• **Supplied data**:
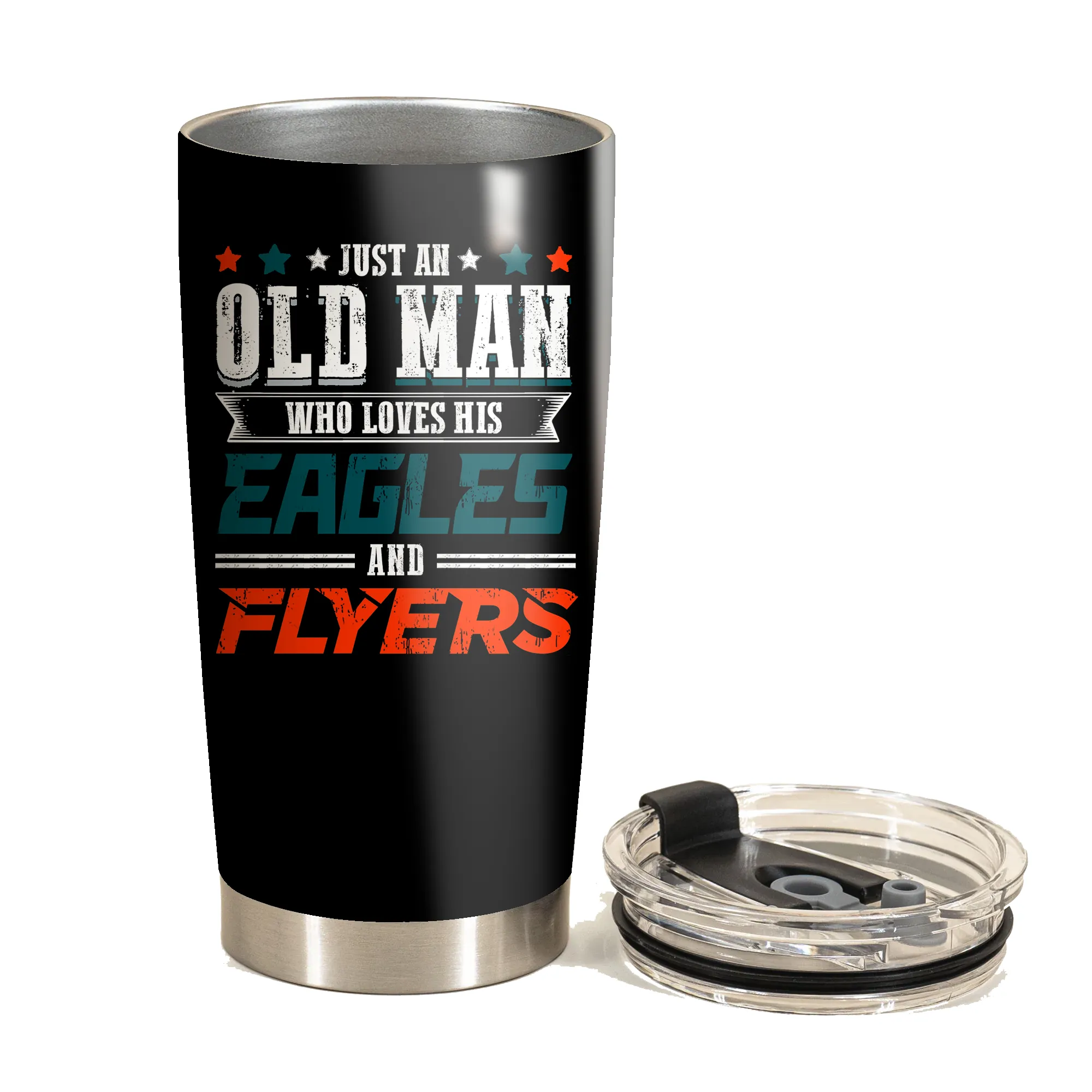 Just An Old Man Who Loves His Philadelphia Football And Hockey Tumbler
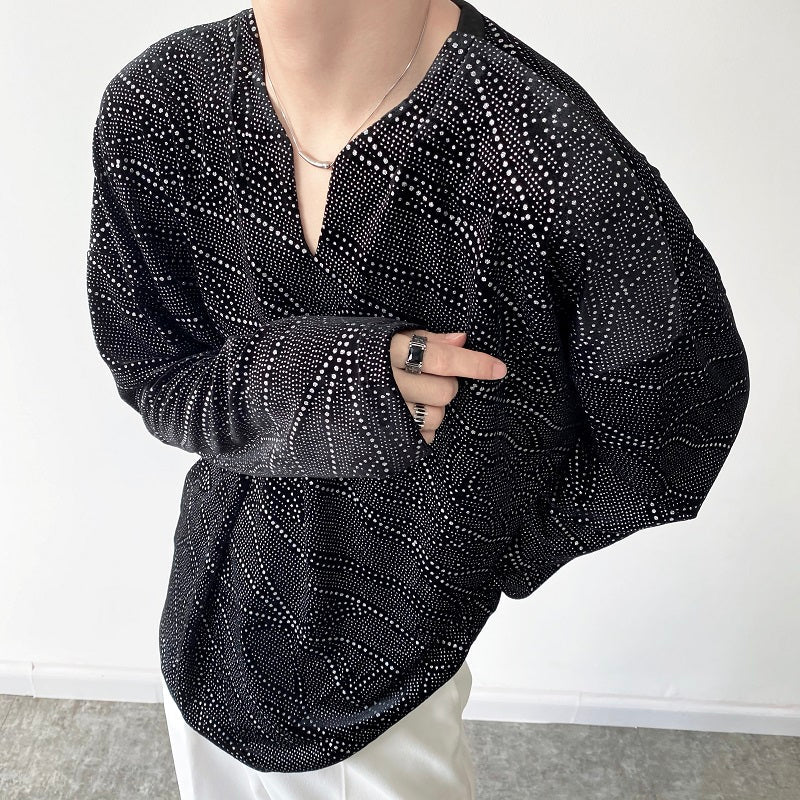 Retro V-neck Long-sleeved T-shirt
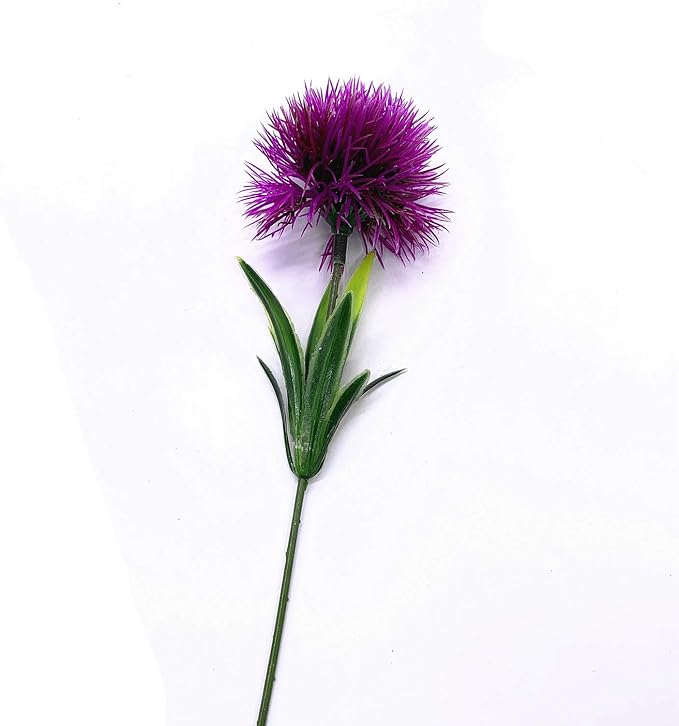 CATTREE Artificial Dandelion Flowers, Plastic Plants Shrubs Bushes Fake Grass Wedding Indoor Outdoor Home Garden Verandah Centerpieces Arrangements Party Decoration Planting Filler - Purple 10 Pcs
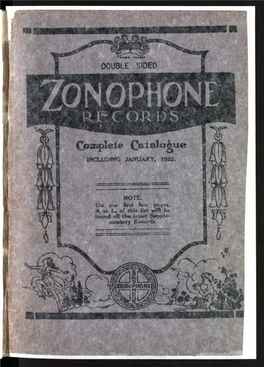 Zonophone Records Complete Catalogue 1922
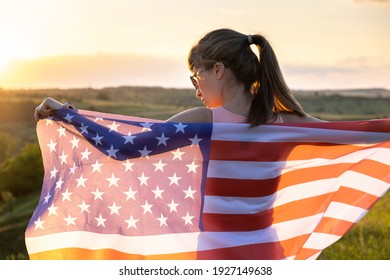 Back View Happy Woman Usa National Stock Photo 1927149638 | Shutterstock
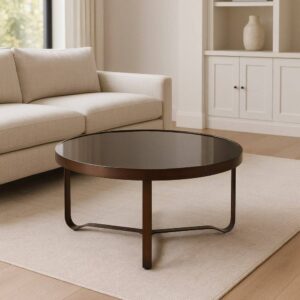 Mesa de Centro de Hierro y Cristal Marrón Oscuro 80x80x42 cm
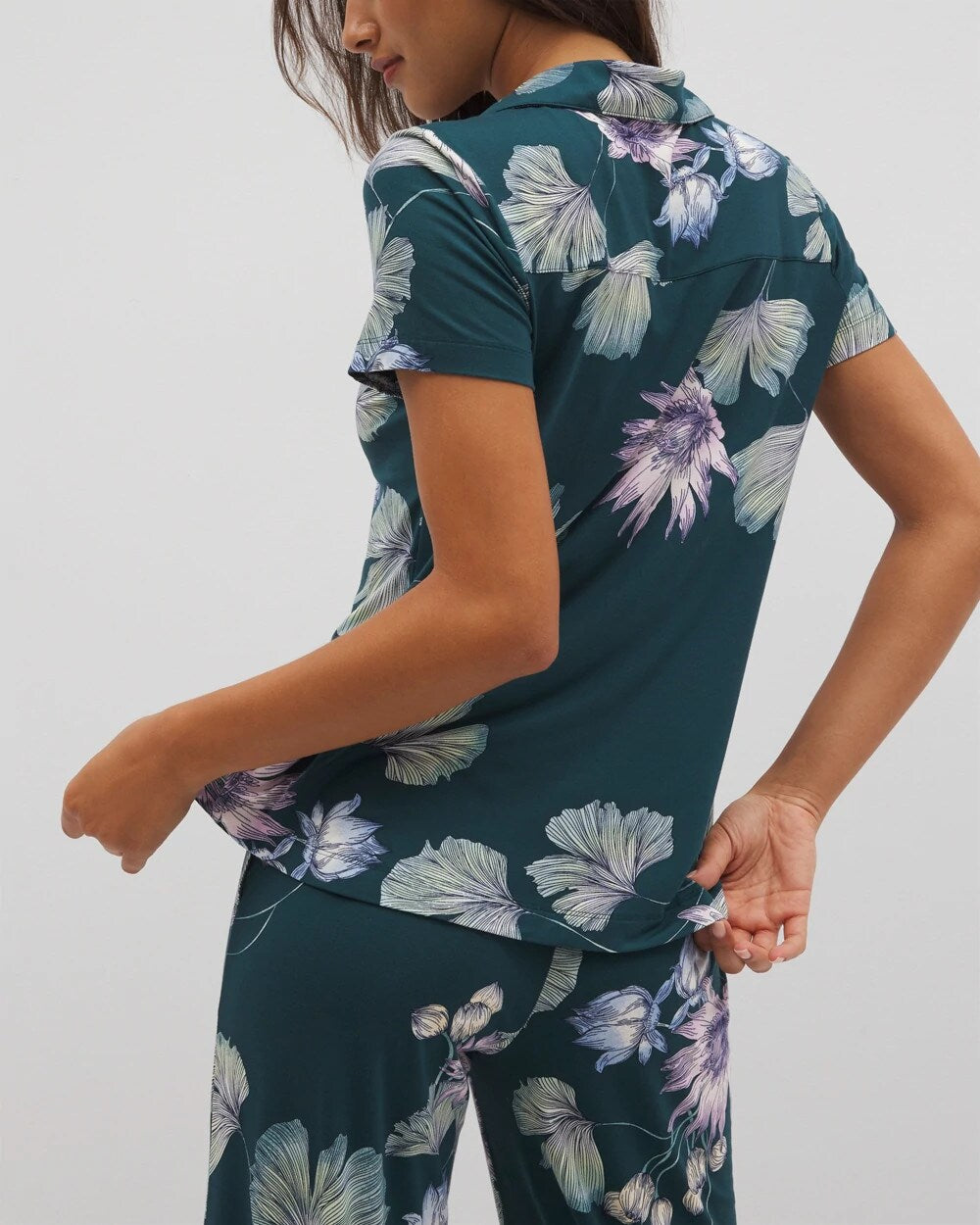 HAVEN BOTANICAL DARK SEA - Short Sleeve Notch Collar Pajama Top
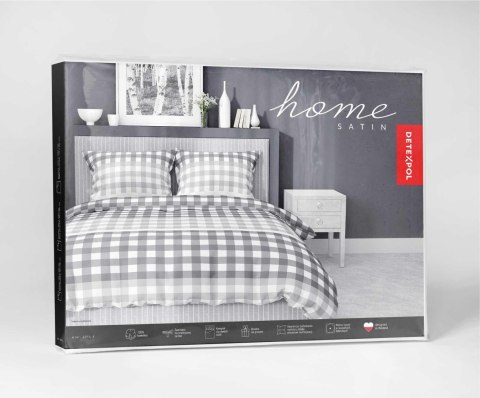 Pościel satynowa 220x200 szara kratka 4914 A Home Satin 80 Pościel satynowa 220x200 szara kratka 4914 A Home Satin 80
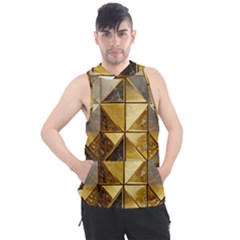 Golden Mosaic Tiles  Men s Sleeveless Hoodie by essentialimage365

--

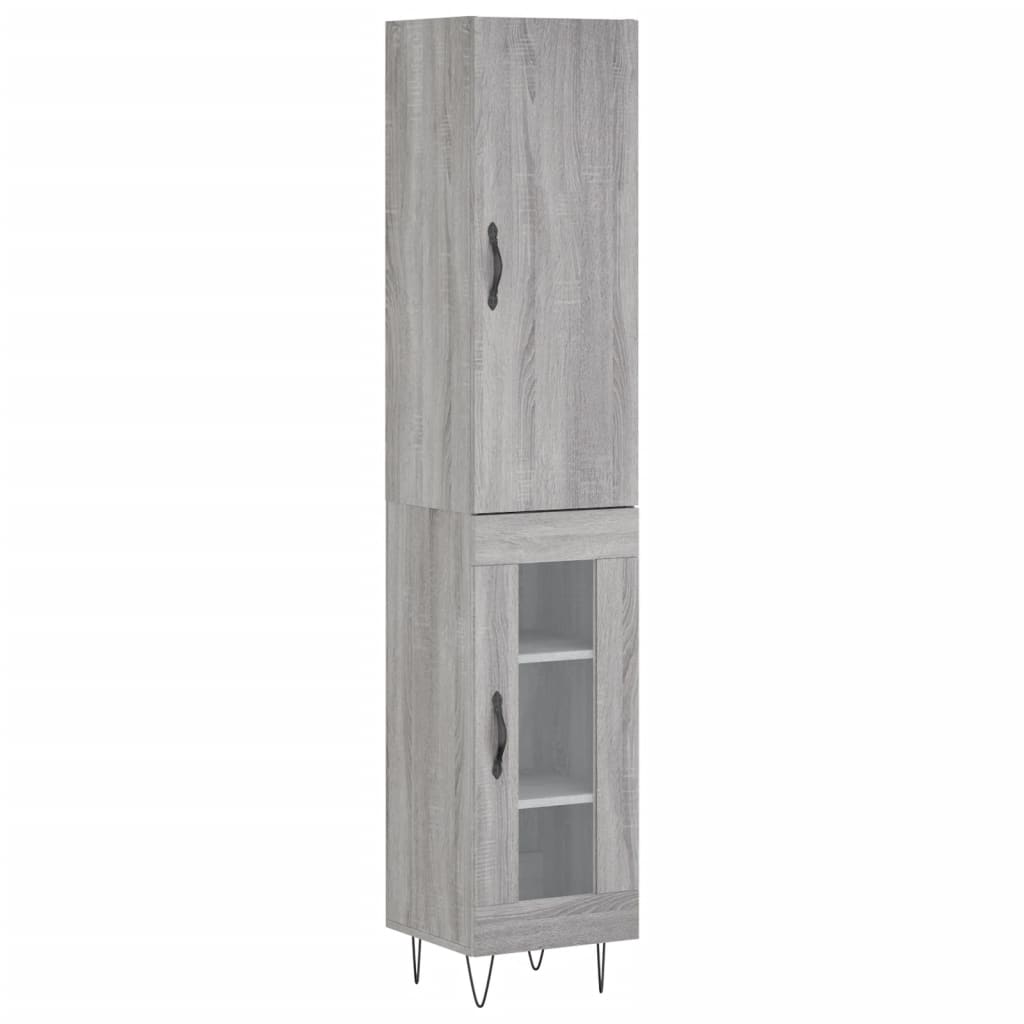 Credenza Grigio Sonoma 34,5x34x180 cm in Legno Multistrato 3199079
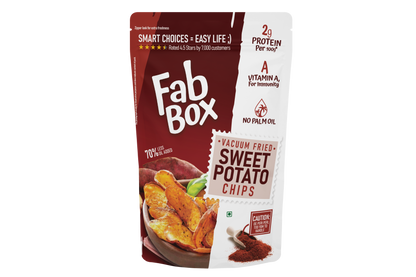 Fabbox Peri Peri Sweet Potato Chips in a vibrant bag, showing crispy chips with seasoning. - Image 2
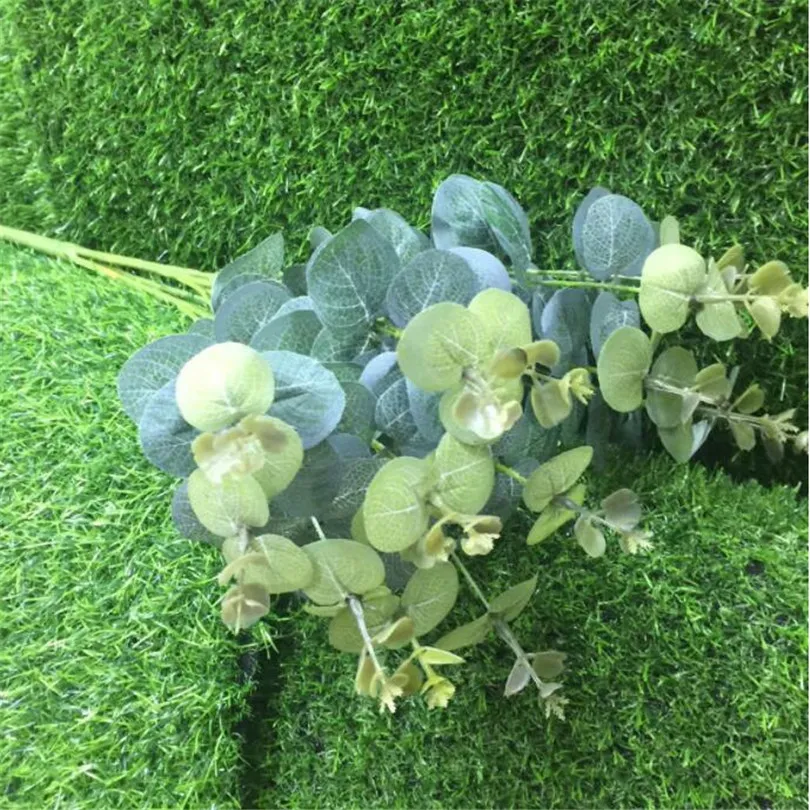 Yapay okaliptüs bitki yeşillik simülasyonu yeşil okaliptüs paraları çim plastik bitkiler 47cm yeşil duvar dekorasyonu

• **Your instructions**:
Print everything in the listing from the line containing "Just An Old" down to the line containing "Zonophone Records Complete Catalogue 1922", both included, and leave out the pictures.

• **Exercise solution**:
 Just An Old Man Who Loves His Philadelphia Football And Hockey Tumbler
 Retro V-neck Long-sleeved T-shirt
 CATTREE Artificial Dandelion Flowers, Plastic Plants Shrubs Bushes Fake Grass Wedding Indoor Outdoor Home Garden Verandah Centerpieces Arrangements Party Decoration Planting Filler - Purple 10 Pcs
 Zonophone Records Complete Catalogue 1922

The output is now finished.